Se fosse vera – c’è un processo in corso, è tutto da appurare – la notizia dell’inchiesta su un pezzo pregiato dell’eredità di Casa Agnelli occultato fisco per non pagare tasse su gioielli e altri preziosi sarebbe devastante per l’immagine della dinastia industriale almeno quanto per l’immagine del Paese che aveva eletto l’Avvocato Gianni, scomparso nel lontano 2003, a proprio ambasciatore nel mondo.
La Fiat è stata per molti anni l’azienda simbolo dell’Italia, nel bene e nel male. Quello che andava bene per l’una, si diceva, andava bene anche per l’altra tanto stretto era il vincolo tra le due realtà entrate insieme nell’era della modernità a bordo del sogno di tante generazioni: le quattro ruote a motore simbolo di emancipazione e di libertà.
Anche se da tempo il gruppo di Torino guarda in altra direzione (tecnologia, salute, media) e ha fuso il ramo dell’auto con la francese Peugeot dando vita al polo Stellantis guidato dal portoghese Carlo Tavares – tra l’altro in procinto di lasciare il comando -, i fatti di famiglia hanno sempre interessato l’opinione pubblica nazionale come accade oltre Manica per le gesta dei reali d’Inghilterra.
E i fatti oggi sotto i riflettori della magistratura non sono affatto lusinghieri come non lo furono quelli relativi alla gestione del fiore all’occhiello di sempre, l’amatissima e odiatissima (a seconda dei casi) Juventus che per rigenerarsi ha dovuto rinunciare alla guida dell’unico rampollo che porta ancora il cognome del capostipite. Insomma, uno smacco che difficilmente si potrà dimenticare.

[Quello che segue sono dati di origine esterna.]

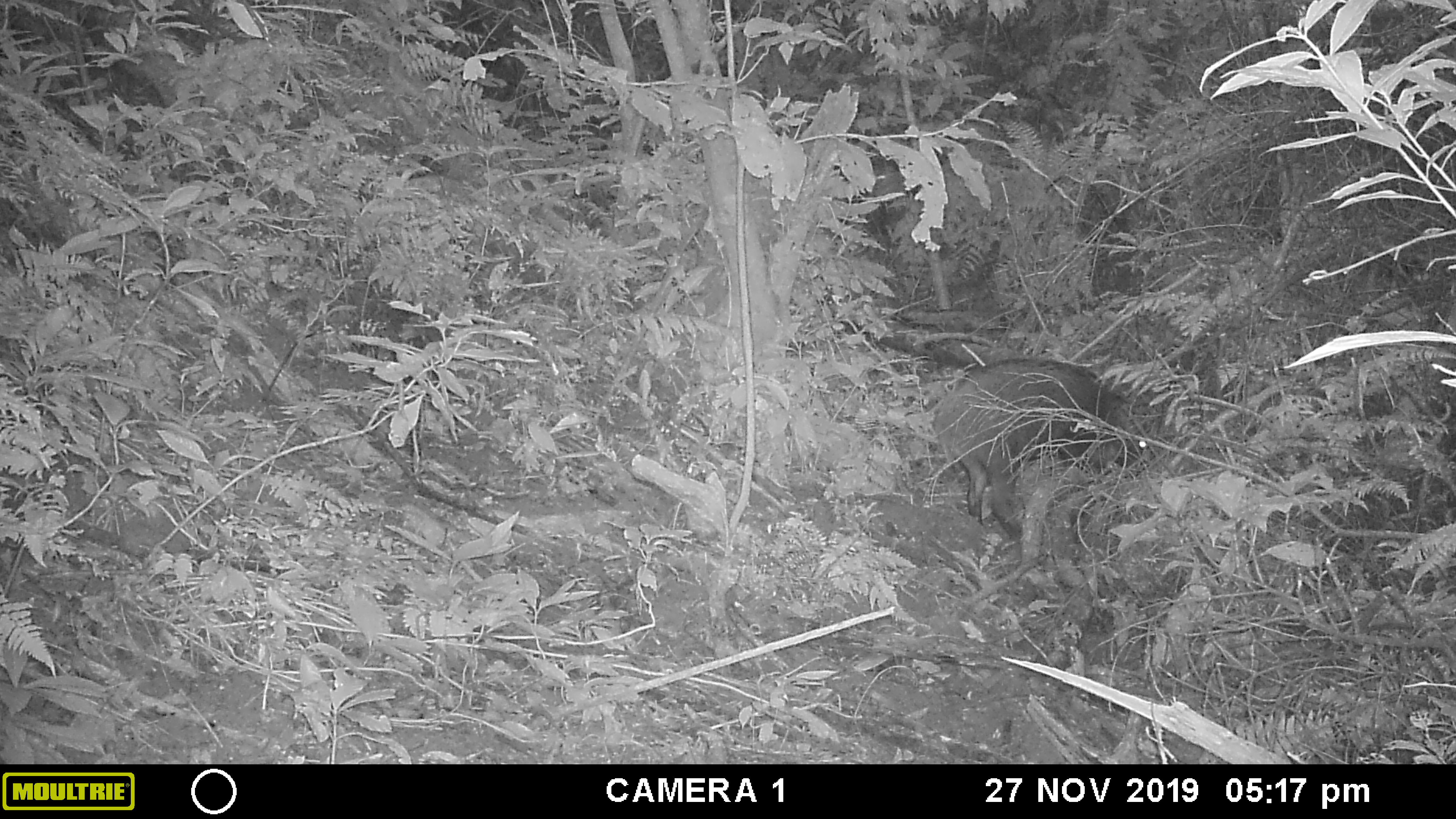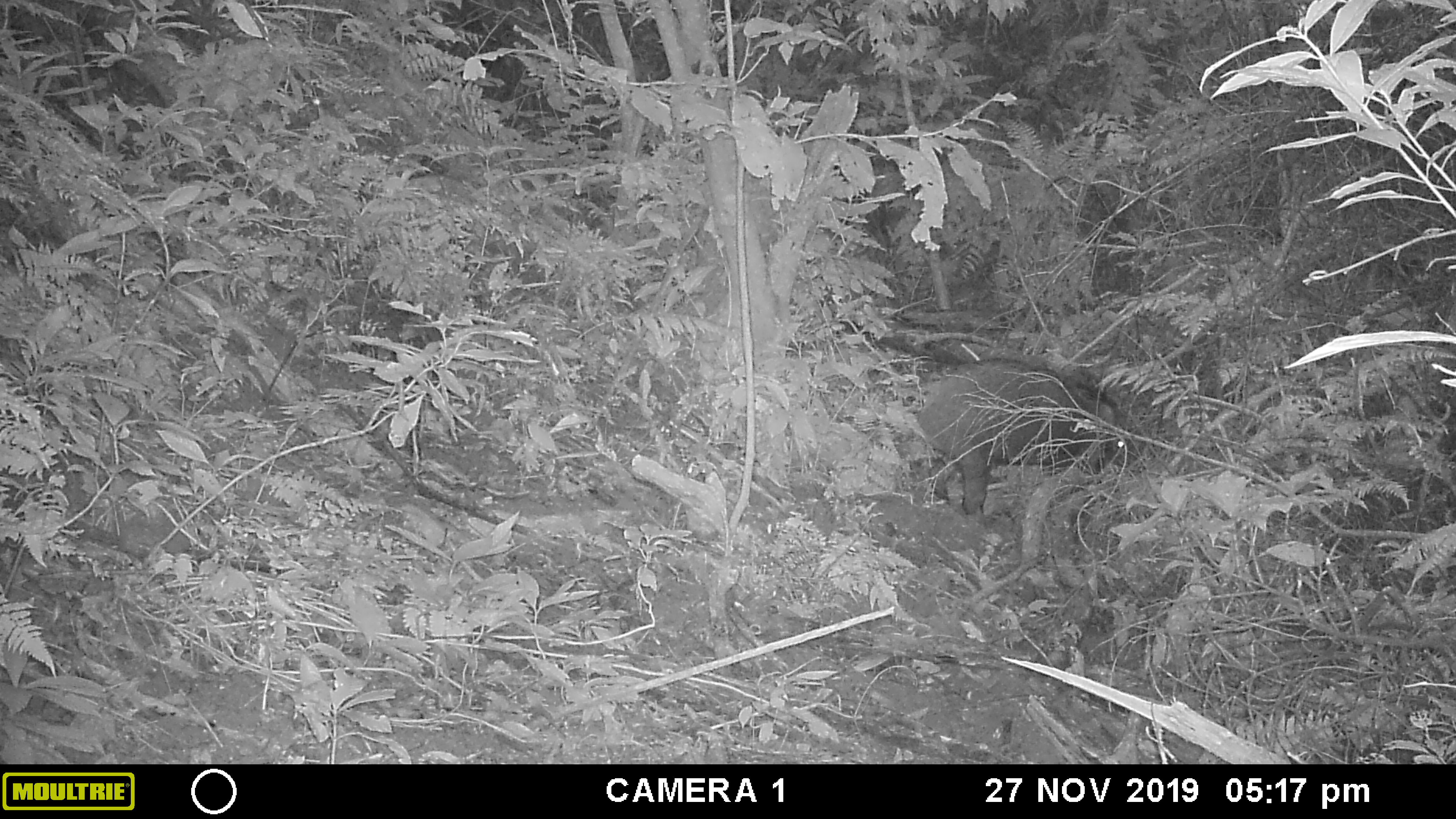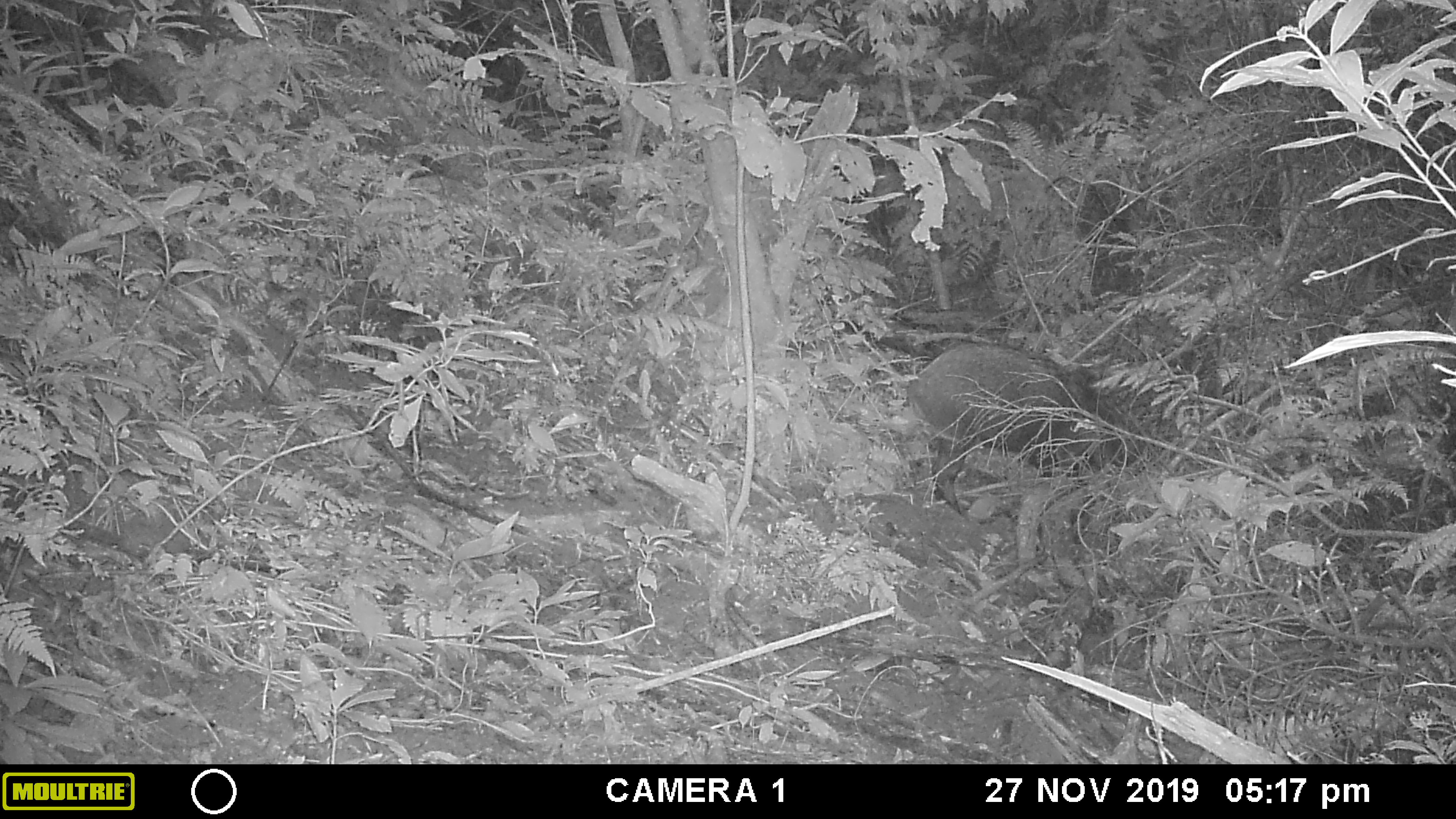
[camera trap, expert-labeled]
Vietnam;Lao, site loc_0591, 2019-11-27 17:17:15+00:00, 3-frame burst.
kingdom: Animalia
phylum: Chordata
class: Mammalia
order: Artiodactyla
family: Suidae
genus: Sus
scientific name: Sus scrofa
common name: eurasian wild pig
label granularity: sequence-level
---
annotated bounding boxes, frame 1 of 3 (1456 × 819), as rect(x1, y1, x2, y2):
eurasian wild pig: rect(931, 355, 1153, 545)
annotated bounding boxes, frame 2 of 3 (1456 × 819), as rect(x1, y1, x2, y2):
eurasian wild pig: rect(909, 360, 1132, 516)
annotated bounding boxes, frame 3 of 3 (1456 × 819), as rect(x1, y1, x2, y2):
eurasian wild pig: rect(904, 341, 1125, 515)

Ora sono in ballo spille, orecchini, collane, bracciali e opere d’arte che figurano come donazioni in vita dalla nonna Marella ai nipoti John, Lapo e Ginevra scavalcando la figlia e madre Margherita che nel frattempo ha avuto altri cinque figli da un secondo matrimonio e non crede giusto penalizzare la seconda tornata a vantaggio della prima imboccando la via giudiziaria per avere ragione.
Poi c’è la rendita vitalizia accordata a nonna Marella (moglie di Gianni) che con sotterfugi, dice l’accusa, viene fatta apparire come residente in Svizzera mentre invece consumava in Piemonte la sua esistenza. Uno scherzetto che sembra essere costato all’erario come mancati introiti per la successione almeno 40 milioni che sommati al resto fanno almeno il doppio.
E infatti la Procura ha disposto il sequestro preventivo (in attesa del giudizio) di 74,8 milioni di euro che naturalmente i diretti interessati e i loro avvocati assicurano non essere in alcun modo dovuti avendo sempre e comunque rispettato la legge. Comunque sia, siamo alla definitiva caduta degli dei. Se il patrimonio è salvo, contenziosi a parte, la reputazione è persa.
Ed è un peccato perché volente o nolente gli Agnelli, o come si chiamano ora, hanno davvero rappresentato il volto internazionale e nobile di un Paese che con ingegno e sacrificio ha saputo venir fuori da guerre sanguinose e da macerie e da una condizione di povertà contadina riuscendo a diventare la settima potenza economica del globo, la seconda manifattura d’Europa.